# [Excerpt]
-- Opening Marker --

# Stage 1: Generate Stock Universe

- Gather stocks of interest
- Gather stocks from specific criteria (SP500 top 50...)
- Gather stocks from specific portfolio account
- Assemble stock universe 
- Gather price histories

In [29]:
from platform import python_version
import time
from datetime import datetime
import os
import pandas as pd
import numpy as np
import math
from tqdm.notebook import tqdm
import matplotlib.pyplot as plt

%matplotlib inline
plt.style.use('ggplot')
plt.rcParams['figure.figsize'] = (20, 8)

# Set the import path for the tools directiory
import sys
# insert at position 1 in the path, as 0 is the path of this file.
sys.path.insert(1, '../tools')
import importlib
import ameritrade_functions as amc
importlib.reload(amc)
import utils
importlib.reload(utils)

print(f'Python version: {python_version()}')
print(f'Pandas version: {pd.__version__}')

Python version: 3.8.10
Pandas version: 0.25.3


## Configure Ameritrade Information

Ameritrade credentials are stored in environment variables to keep from having unencrypted passwords stored on disk.

The module automatically masks the account numbers to protect the actual accounts. An Ameritrade user can have many investment accounts. We will be working with only one for this demonstration.

## Authentication Tokens

To get data from Ameritrade you will need to obtains a short time use token (there is a re-use token, but that has not been coded yet.) You only need to do this if you
are going to use an existing Ameritrade account to define an initial set of stocks to analyze.

To obtain a token, you will need to have a Chrome driver located somewhere on your system. This will allow the module to use your credentials to obtain an authentication token.

<span style="color:blue">Note: *Account numbers are masked for security purposes.*</span>

In [2]:
username = os.getenv('maiotradeuser')
password = os.getenv('maiotradepw')
client_id = os.getenv('maiotradeclientid')

# For Chromedriver
from pathlib import Path
chrome_executabel_path = str(Path.home()) + r'\Anaconda Projects\chromedriver\chromedriver'

# Make sure we have a data directory
Path('./data').mkdir(parents=True, exist_ok=True) 

# Which account are we interested in
masked_account_number = '#---5311'
account_portfolios_file_name = 'data/portfolio_data.csv'
portfolio_file_name = 'data/portfolio_' + masked_account_number[-4:] + '.csv'
price_histories_file_name = 'data/price_histories.csv'

In [3]:
td_ameritrade = amc.AmeritradeRest(username, password, client_id, chrome_executabel_path)
td_ameritrade.authenticate()

if len(td_ameritrade.authorization) == 0:
    print('Error: No authorization data: {}'.format(td_ameritrade.authorization))
else:
    print('You have authorization')

-- Closing Marker --

# [Task list]
**A.** According to the notebook, what must be located somewhere on your system to obtain a token?
**B.** Please write out the part of the notebook that opens with the words containing "# For Chromedriver" and closes with "Path('./data').mkdir(parents=True, exist_ok=True)".
Rely only on the notebook for your answers.

[Stored data entries]
-- Opening Marker --

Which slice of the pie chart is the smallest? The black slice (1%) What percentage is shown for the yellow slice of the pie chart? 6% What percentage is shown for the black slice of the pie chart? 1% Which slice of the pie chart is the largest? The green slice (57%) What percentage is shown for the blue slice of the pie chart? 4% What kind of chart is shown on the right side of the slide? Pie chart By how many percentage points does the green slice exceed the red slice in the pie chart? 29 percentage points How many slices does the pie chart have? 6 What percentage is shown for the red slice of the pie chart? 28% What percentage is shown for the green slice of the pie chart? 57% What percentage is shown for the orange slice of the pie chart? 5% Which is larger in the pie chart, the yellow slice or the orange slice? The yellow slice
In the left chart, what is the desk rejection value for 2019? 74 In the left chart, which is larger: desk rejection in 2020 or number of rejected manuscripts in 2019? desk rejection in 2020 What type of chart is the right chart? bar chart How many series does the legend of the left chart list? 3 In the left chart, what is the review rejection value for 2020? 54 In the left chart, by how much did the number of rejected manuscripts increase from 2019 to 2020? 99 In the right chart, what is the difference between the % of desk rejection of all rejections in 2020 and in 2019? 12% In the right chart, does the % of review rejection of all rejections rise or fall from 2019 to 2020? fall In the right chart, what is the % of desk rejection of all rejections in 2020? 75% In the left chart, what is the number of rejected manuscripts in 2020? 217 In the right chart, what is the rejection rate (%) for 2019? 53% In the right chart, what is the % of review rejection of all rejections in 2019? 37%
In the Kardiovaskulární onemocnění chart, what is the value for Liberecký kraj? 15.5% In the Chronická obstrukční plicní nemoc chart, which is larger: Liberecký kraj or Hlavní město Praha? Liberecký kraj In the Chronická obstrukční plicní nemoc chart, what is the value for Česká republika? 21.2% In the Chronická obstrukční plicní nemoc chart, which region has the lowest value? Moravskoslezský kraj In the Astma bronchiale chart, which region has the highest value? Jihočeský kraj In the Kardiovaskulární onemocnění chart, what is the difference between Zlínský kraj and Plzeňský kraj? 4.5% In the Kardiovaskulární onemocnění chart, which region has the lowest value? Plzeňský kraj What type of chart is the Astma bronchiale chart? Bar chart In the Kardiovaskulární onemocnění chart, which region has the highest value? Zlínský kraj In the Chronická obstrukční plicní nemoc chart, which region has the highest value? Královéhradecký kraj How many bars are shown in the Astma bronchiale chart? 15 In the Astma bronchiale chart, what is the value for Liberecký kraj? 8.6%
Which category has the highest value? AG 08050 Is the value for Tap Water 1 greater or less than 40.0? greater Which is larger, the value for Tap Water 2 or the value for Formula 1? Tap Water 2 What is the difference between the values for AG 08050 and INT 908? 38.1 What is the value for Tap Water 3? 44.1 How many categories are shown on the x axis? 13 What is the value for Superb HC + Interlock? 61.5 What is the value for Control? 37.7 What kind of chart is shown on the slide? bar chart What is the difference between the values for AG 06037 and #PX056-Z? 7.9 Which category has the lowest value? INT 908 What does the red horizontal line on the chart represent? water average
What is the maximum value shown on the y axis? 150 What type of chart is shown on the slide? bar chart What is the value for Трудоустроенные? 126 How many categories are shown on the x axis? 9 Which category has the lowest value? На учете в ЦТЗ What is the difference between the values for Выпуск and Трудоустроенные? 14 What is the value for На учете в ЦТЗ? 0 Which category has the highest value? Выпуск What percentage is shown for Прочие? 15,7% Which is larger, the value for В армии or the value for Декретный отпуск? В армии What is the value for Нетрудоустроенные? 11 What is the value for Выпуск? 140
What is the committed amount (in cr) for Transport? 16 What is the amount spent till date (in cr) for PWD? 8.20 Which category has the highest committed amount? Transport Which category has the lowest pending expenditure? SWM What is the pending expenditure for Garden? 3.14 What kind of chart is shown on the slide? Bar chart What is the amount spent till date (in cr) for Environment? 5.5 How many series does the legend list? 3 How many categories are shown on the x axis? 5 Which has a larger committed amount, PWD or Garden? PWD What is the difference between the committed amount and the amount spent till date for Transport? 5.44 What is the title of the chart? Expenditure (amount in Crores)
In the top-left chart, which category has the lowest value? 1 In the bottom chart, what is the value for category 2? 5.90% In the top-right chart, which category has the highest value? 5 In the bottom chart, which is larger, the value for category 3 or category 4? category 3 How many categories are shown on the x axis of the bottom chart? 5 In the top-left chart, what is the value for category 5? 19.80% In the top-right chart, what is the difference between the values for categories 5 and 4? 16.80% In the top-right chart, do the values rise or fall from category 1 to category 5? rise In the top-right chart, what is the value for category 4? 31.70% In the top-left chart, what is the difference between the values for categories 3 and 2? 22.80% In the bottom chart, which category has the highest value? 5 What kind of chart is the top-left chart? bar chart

-- Closing Marker --

# [Expected results]
**A.** A Chrome driver.

**B.**
# For Chromedriver
from pathlib import Path
chrome_executabel_path = str(Path.home()) + r'\Anaconda Projects\chromedriver\chromedriver'

# Make sure we have a data directory
Path('./data').mkdir(parents=True, exist_ok=True)